As novelas da Globo, tradicionalmente conhecidas por seus finais previsíveis, têm desafiado essa norma com desfechos intrigantes. A coluna GENTE destaca produções que deixaram o público em suspense, como “Barriga de Aluguel”, “Cara e Coroa”, “Passione”, “Fina Estampa” e “A Dona do Pedaço”.
Finais em Aberto
Em “Barriga de Aluguel” (1990), a autora Glória Perez optou por um final ambíguo. Após uma decisão judicial que concedeu a guarda da filha a Clara (Cláudia Abreu), a cena final mostra Ana (Cássia Kis) e Clara de mãos dadas com o bebê, sem esclarecer quem realmente fica com a criança. Essa escolha gerou grande repercussão e incentivou reflexões sobre a maternidade.
Outra produção que deixou o público intrigado foi “Cara e Coroa” (1995). A personagem Fernanda (Christiane Torloni), dada como morta, reaparece no último capítulo descendo de um ônibus. O desfecho gerou dúvidas se ela estava viva ou se era uma alucinação de Rubinho (Luís Melo).
Mistérios e Revelações
“Passione” (2010) trouxe Clara (Mariana Ximenes) como a assassina de Saulo (Werner Schünemann), que forja sua própria morte.
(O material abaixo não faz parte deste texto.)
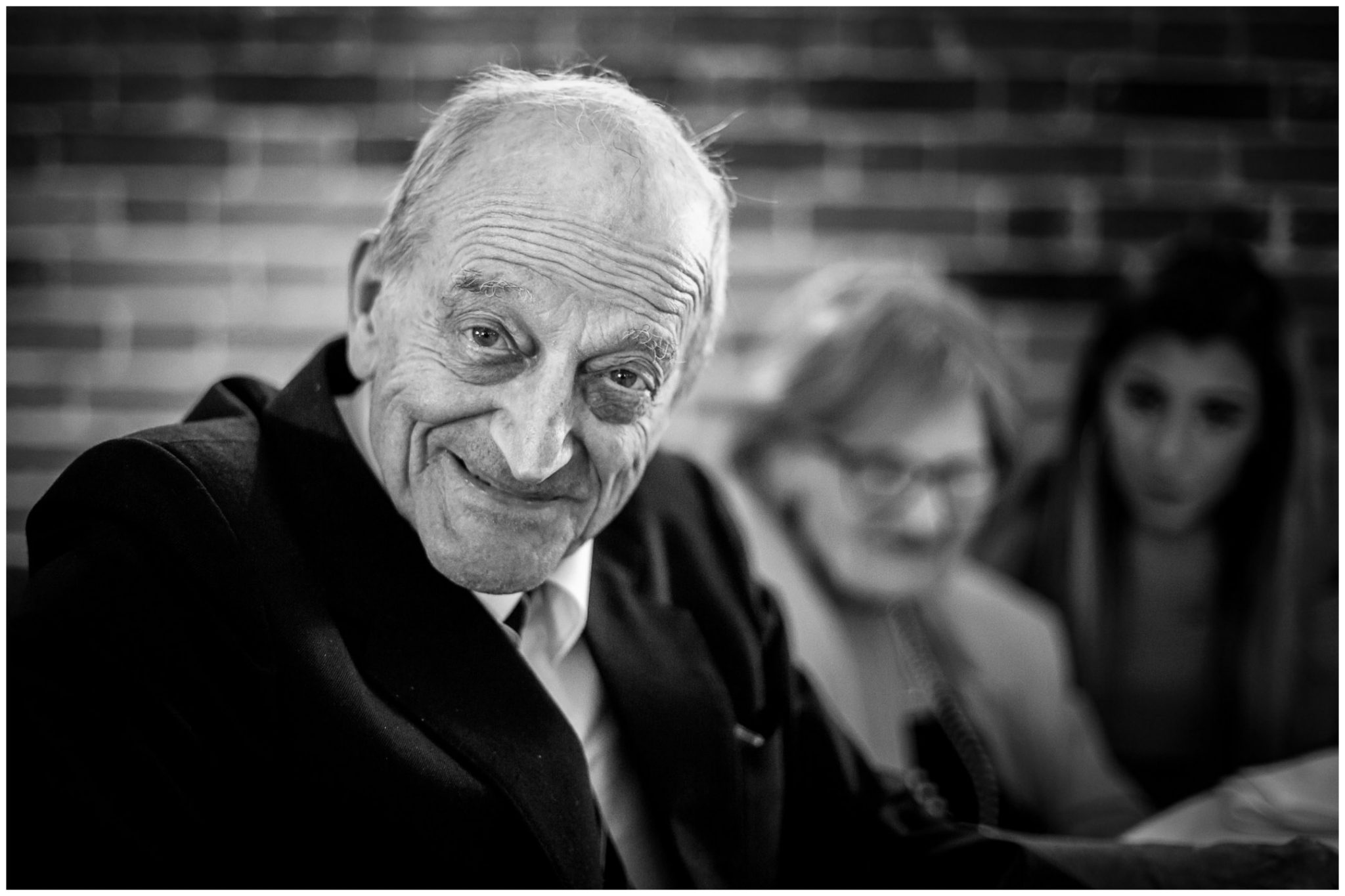 Grandfather black and whote portrait during wedding breakfast natural light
No final, ela aparece como enfermeira em um local à beira-mar, exibindo um sorriso enigmático.
Em “Fina Estampa” (2011), Tereza Cristina (Christiane Torloni) é dada como morta após um naufrágio, mas surpreende ao reaparecer, rindo de forma macabra. Essa cena deixou no ar a dúvida se ela realmente escapou ou se era um fantasma.
Por fim, “A Dona do Pedaço” (2019) encerra com Josiane (Agatha Moreira) revelando sua verdadeira natureza após a morte de Régis (Reynaldo Gianecchini). O olhar demoníaco para a câmera sugere que sua história ainda não terminou, mantendo o mistério sobre seu futuro.